Могу сказать только с уверенностью, что успех "Бедных людей" и еще больше, кажется, неумеренно-восторженные похвалы Белинского положительно вредно отразились на Достоевском, жившем до той поры замкнуто, в самом себе, встречавшемся, да и то нечасто, с немногими товарищами, не имевшими ничего общего с литературой. Возможно ли было такому человеку, даже при его уме, сохранить нормальное состояние духа, когда с первого шага на новом поприще такой авторитет, как Белинский, преклонился перед ним, громко провозглашая, что появилось новое светило в русской литературе? Вскоре после "Бедных людей" Достоевский написал повесть "Господин Прохарчин" или "Господин Голядкин", не помню хорошо названия. Чтение назначено было у Некрасова; я также был приглашен. Белинский сидел против автора, жадно ловил каждое его слово и местами не мог скрыть своего восхищения, повторяя, что один только Достоевский мог доискаться до таких изумительных психологических тонкостей.

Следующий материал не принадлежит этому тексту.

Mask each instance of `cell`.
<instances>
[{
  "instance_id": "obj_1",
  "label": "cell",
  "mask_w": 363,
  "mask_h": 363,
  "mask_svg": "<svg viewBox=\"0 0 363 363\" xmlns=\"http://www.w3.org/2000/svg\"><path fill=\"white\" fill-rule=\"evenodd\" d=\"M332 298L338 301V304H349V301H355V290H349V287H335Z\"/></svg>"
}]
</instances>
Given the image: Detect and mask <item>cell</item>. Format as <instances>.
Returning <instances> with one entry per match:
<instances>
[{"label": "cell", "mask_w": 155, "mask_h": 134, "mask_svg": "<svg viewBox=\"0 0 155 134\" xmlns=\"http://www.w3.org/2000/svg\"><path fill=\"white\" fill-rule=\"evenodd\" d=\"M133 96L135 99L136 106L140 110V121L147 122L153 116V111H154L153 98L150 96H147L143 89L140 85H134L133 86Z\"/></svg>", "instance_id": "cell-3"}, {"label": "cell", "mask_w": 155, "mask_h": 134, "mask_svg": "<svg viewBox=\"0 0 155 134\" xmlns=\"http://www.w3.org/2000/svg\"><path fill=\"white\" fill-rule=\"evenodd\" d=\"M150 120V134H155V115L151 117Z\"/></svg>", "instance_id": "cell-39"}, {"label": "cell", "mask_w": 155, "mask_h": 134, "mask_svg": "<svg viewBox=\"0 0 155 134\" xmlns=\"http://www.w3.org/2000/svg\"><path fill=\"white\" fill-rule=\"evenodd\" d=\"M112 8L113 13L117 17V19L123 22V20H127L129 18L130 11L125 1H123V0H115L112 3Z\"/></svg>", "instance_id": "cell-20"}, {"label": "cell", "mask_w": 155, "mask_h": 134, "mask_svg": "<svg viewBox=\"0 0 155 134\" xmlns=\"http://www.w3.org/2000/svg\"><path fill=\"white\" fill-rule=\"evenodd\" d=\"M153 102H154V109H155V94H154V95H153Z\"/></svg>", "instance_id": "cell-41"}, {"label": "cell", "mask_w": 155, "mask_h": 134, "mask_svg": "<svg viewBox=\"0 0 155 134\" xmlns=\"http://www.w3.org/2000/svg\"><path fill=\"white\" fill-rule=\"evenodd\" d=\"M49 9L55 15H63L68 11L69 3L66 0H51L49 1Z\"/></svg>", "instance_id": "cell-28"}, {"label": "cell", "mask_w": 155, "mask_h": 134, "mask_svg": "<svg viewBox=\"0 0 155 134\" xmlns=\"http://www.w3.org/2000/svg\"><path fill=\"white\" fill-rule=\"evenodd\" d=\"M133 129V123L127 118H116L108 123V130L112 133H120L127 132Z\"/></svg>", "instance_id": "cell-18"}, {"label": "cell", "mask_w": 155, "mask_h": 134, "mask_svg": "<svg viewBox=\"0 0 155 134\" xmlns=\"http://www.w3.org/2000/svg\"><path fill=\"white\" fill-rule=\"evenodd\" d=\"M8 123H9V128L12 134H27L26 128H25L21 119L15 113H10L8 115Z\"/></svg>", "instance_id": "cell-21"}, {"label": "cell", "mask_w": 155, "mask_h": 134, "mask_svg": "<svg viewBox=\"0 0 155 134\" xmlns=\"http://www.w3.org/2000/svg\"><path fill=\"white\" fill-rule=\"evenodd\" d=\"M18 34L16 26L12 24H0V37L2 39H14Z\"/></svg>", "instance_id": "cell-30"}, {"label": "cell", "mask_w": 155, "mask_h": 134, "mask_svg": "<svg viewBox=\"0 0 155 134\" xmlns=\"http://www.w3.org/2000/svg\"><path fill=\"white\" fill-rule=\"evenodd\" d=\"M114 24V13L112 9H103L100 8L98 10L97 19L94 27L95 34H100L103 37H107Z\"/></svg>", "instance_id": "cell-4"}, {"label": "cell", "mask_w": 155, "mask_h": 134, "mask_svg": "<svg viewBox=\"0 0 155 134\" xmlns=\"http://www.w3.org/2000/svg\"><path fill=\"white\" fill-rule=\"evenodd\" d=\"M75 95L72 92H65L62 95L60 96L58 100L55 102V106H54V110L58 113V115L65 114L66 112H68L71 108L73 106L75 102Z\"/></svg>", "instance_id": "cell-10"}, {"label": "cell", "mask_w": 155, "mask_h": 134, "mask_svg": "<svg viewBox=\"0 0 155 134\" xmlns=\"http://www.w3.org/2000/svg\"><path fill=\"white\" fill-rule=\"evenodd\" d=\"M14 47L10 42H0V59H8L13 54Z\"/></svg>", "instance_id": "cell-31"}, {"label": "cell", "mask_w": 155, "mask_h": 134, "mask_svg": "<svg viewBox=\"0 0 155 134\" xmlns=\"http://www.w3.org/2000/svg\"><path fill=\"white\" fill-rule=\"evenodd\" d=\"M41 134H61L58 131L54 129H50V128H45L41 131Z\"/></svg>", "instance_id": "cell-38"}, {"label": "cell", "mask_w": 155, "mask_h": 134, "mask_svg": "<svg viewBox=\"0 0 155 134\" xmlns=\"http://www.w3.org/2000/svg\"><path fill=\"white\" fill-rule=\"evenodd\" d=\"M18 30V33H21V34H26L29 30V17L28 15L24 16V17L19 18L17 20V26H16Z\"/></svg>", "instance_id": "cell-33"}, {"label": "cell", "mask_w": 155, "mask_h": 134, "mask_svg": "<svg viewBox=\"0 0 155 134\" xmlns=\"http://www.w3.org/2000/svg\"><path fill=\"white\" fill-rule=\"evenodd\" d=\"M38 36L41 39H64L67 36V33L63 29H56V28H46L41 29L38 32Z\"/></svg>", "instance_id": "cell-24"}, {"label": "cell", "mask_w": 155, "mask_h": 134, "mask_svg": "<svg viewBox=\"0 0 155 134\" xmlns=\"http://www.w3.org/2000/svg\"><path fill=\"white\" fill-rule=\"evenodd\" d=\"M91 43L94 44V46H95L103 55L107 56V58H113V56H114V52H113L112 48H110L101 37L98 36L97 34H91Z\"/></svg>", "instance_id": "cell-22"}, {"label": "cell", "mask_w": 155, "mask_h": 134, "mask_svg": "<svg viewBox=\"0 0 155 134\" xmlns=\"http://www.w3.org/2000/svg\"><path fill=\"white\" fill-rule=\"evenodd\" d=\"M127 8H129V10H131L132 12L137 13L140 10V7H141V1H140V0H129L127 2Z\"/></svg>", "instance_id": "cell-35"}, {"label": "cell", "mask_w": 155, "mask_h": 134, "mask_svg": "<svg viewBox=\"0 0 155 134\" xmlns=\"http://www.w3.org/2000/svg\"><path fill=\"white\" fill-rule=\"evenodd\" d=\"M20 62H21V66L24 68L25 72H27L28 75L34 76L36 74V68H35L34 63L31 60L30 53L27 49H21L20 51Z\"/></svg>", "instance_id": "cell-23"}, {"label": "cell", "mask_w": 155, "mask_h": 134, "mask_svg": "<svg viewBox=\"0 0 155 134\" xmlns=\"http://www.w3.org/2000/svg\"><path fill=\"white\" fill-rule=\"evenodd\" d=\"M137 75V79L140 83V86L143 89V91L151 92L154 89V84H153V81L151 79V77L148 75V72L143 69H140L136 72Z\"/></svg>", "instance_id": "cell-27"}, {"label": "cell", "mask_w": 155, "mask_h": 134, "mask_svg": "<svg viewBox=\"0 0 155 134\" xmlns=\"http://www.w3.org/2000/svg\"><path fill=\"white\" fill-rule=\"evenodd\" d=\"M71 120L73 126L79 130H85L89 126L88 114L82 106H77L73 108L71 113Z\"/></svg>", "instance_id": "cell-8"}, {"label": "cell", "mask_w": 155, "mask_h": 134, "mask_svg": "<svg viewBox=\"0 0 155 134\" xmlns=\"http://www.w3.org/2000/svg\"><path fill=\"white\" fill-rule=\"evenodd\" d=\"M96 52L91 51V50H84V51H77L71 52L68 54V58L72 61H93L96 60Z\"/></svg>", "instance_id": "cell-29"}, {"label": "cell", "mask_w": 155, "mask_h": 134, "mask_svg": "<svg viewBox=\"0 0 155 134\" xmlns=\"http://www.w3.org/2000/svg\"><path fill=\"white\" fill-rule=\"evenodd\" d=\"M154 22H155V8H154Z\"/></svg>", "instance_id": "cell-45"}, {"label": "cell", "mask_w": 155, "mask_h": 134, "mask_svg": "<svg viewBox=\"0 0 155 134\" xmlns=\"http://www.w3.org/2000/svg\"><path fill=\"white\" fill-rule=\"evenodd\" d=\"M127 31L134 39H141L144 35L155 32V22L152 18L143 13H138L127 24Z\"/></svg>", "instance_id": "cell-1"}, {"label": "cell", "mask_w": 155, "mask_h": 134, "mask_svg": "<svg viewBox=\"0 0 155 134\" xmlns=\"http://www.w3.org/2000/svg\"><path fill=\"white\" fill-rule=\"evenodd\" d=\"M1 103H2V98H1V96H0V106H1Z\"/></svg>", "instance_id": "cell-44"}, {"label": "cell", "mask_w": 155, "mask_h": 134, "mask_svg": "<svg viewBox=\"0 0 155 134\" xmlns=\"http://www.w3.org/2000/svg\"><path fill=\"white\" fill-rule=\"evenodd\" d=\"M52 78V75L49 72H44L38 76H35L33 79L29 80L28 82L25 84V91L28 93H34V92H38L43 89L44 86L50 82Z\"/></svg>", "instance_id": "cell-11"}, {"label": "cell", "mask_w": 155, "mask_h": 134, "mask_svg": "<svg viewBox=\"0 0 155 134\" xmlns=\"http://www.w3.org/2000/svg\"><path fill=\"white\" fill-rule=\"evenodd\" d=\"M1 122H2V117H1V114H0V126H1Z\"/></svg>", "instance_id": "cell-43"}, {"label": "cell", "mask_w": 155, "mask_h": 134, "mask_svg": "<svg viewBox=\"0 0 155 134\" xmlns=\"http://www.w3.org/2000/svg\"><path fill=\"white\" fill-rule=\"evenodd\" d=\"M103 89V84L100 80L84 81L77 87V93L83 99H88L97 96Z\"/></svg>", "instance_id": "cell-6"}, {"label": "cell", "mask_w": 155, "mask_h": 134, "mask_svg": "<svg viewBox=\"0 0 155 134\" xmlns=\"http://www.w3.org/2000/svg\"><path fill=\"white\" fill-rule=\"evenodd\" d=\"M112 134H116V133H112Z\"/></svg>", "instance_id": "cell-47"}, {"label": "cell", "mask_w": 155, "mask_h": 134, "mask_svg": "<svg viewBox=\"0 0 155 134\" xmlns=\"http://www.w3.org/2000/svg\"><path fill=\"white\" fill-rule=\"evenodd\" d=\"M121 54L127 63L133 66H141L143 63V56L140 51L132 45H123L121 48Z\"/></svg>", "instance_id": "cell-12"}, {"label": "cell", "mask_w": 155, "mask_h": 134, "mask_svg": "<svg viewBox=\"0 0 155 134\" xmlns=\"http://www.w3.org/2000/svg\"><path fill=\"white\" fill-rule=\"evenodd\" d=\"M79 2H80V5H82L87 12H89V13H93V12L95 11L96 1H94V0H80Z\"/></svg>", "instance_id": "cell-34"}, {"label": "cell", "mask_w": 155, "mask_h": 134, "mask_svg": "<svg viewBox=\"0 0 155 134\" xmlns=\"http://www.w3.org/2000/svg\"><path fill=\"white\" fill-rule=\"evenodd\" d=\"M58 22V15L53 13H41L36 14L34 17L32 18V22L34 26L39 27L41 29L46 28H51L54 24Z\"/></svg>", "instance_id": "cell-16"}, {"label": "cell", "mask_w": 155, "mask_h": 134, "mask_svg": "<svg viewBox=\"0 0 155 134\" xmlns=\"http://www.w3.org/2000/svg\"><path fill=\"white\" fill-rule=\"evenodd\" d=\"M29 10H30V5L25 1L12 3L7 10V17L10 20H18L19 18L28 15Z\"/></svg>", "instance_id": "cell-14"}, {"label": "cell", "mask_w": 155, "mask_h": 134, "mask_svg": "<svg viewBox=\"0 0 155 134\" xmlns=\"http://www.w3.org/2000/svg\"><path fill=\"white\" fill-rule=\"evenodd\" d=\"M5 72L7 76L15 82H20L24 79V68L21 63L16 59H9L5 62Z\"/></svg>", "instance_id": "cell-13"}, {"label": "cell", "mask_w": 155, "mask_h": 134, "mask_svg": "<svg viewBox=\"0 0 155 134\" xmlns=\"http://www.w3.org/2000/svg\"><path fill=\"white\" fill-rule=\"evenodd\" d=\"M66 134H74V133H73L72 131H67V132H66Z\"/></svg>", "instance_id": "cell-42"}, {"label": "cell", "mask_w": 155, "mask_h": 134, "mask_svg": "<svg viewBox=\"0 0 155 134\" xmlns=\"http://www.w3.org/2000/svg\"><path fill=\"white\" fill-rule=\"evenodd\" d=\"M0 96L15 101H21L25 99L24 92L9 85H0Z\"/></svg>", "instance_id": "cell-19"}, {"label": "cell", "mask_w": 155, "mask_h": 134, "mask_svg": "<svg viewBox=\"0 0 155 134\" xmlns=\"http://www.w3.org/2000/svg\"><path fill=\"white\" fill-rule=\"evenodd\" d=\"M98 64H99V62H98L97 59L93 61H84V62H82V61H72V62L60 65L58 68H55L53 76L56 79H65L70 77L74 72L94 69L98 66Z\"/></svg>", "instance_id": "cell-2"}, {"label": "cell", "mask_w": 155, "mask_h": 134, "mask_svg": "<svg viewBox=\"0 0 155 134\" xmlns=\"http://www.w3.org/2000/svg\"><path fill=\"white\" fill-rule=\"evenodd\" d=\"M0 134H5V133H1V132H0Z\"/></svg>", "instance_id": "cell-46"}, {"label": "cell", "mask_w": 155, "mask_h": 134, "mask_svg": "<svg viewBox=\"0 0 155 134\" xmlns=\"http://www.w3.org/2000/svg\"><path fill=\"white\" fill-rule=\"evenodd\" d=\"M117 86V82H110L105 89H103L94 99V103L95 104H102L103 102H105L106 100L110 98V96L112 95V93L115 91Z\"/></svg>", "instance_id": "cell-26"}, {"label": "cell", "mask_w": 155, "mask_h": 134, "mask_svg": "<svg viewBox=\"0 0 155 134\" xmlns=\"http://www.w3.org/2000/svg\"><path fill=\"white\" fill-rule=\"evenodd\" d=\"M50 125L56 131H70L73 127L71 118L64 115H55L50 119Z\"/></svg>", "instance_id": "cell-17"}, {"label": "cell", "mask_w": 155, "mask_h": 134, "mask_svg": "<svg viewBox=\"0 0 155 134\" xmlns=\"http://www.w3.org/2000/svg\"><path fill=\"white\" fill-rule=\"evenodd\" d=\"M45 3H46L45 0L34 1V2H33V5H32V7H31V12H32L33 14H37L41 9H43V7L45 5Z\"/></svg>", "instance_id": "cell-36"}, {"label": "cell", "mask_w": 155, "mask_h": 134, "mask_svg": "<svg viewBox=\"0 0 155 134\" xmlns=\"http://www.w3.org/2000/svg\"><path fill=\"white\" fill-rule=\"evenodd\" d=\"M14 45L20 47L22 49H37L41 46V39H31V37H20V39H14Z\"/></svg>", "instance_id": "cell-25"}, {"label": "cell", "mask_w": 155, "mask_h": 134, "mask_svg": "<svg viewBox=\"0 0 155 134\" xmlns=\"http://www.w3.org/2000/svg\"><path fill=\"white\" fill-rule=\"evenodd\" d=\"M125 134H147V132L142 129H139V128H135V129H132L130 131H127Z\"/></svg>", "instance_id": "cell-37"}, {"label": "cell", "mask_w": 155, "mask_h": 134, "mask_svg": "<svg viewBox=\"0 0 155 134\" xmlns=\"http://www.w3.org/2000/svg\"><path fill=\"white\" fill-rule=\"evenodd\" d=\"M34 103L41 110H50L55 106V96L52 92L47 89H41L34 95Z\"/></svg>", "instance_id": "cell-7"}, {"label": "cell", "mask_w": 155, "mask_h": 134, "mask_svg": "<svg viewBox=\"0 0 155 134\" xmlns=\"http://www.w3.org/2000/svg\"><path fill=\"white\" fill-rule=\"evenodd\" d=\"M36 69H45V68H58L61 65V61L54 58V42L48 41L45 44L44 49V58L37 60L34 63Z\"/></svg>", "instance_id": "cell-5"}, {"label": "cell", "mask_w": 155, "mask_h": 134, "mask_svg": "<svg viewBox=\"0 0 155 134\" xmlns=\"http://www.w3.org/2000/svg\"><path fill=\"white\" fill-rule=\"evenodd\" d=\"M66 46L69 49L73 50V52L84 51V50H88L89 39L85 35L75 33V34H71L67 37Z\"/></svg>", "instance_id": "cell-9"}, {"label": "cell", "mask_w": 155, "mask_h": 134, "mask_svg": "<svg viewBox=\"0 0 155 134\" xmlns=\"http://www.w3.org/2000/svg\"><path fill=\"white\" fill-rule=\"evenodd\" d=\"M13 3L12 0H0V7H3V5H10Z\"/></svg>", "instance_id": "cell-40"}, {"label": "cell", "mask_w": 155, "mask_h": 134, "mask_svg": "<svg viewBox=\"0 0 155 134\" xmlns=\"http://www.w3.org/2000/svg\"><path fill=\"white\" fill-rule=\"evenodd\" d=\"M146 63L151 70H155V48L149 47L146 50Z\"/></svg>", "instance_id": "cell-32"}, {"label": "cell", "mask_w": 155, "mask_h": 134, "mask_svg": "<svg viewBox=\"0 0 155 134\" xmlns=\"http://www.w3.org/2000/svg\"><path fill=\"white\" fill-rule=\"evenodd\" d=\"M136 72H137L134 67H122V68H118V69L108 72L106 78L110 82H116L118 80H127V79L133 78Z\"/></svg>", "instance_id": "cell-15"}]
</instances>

Увлечение Белинского не сделало бы еще, может быть, такого действия на Достоевского, как тот внезапный, резкий поворот на его счет в мнении Белинского и его кружка. Вот что около этого времени писал Белинский к Анненкову: "Не знаю, писал ли я вам, что Достоевский написал повесть "Хозяйка", - ерунда страшная! В ней он хотел помирить Марлинского с Гофманом, подбавивши немного Гоголя. Он еще написал кое-что после того, но каждое его новое произведение - новое падение. В провинции его терпеть не могут, в столице отзываются враждебно даже о "Бедных людях", я трепещу при мысли перечитать их. Haдулись же мы, друг мой, с Достоевским-гением!" Писал это Белинский, честнейший из людей, но склонный к увлечению, - писал совершенно искренно, как всегда, по убеждению. Белинский не стеснялся громко высказывать свое мнение о Достоевском; близкие люди его кружка ему вторили.